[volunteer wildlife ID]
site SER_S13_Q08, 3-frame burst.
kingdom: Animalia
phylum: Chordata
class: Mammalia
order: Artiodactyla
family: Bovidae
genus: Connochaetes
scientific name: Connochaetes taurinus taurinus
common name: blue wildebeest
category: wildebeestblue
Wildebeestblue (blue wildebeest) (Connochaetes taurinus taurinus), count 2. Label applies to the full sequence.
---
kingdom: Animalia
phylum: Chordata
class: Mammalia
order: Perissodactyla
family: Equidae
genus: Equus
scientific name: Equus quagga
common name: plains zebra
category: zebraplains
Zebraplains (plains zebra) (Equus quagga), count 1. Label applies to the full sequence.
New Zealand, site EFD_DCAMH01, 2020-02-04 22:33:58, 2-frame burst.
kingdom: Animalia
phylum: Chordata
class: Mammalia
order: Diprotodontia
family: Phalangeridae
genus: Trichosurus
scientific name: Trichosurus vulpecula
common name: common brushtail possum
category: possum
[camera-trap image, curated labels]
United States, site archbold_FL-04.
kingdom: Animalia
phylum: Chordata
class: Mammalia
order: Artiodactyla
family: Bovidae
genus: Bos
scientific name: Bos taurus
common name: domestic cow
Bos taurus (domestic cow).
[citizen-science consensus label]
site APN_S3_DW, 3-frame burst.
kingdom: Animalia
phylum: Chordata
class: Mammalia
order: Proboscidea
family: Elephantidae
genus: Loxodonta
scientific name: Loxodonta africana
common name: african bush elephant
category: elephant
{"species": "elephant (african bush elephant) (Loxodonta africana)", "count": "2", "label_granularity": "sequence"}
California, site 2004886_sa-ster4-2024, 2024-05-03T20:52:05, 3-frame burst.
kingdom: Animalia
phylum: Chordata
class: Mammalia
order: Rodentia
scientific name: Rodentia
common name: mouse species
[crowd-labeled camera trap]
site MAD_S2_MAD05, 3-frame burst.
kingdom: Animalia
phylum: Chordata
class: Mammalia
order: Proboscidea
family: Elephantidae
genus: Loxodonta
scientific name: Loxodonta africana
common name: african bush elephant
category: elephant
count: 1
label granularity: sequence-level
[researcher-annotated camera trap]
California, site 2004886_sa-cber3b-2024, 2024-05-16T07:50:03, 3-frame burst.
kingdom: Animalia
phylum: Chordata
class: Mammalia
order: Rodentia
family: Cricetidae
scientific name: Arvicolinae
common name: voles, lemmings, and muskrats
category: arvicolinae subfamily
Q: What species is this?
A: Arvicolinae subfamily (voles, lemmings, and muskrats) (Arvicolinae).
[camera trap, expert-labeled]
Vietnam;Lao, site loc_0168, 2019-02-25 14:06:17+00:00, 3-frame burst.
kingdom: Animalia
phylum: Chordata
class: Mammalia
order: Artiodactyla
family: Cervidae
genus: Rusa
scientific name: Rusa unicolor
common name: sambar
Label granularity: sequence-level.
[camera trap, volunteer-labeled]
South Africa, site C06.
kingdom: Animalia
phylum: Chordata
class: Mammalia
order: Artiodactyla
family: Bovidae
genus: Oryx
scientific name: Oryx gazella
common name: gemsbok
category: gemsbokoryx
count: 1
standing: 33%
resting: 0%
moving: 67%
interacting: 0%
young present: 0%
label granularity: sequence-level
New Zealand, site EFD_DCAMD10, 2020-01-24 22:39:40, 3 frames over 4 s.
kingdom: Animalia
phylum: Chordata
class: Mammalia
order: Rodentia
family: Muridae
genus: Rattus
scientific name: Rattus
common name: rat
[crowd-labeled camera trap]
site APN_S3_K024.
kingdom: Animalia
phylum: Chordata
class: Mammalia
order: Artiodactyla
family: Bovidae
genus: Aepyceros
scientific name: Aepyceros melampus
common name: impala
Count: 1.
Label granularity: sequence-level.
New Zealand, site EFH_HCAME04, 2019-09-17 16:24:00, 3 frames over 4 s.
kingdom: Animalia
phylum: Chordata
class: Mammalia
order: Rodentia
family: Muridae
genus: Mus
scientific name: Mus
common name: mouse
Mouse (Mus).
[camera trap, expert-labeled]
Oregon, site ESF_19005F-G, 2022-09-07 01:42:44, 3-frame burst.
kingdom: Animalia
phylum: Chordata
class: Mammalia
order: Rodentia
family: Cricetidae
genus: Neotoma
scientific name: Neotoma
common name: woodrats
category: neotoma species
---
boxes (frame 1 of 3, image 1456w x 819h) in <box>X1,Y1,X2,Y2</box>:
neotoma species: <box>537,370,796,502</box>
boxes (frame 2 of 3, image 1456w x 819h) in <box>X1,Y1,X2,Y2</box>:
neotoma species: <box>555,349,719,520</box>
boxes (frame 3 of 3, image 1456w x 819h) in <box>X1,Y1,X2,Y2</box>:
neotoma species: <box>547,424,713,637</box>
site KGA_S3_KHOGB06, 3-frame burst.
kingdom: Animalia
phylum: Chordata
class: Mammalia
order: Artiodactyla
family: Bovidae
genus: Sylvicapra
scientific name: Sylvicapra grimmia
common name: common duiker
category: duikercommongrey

• TASK BRIEF:
A verbatim transcription is required of the lines from the one with "Oregon, site ESF_19005F-G, 2022-09-07" through the final line of the entries above, and of nothing else.

• SOLUTION TO THIS TASK:
Oregon, site ESF_19005F-G, 2022-09-07 01:42:44, 3-frame burst.
kingdom: Animalia
phylum: Chordata
class: Mammalia
order: Rodentia
family: Cricetidae
genus: Neotoma
scientific name: Neotoma
common name: woodrats
category: neotoma species
---
boxes (frame 1 of 3, image 1456w x 819h) in <box>X1,Y1,X2,Y2</box>:
neotoma species: <box>537,370,796,502</box>
boxes (frame 2 of 3, image 1456w x 819h) in <box>X1,Y1,X2,Y2</box>:
neotoma species: <box>555,349,719,520</box>
boxes (frame 3 of 3, image 1456w x 819h) in <box>X1,Y1,X2,Y2</box>:
neotoma species: <box>547,424,713,637</box>
site KGA_S3_KHOGB06, 3-frame burst.
kingdom: Animalia
phylum: Chordata
class: Mammalia
order: Artiodactyla
family: Bovidae
genus: Sylvicapra
scientific name: Sylvicapra grimmia
common name: common duiker
category: duikercommongrey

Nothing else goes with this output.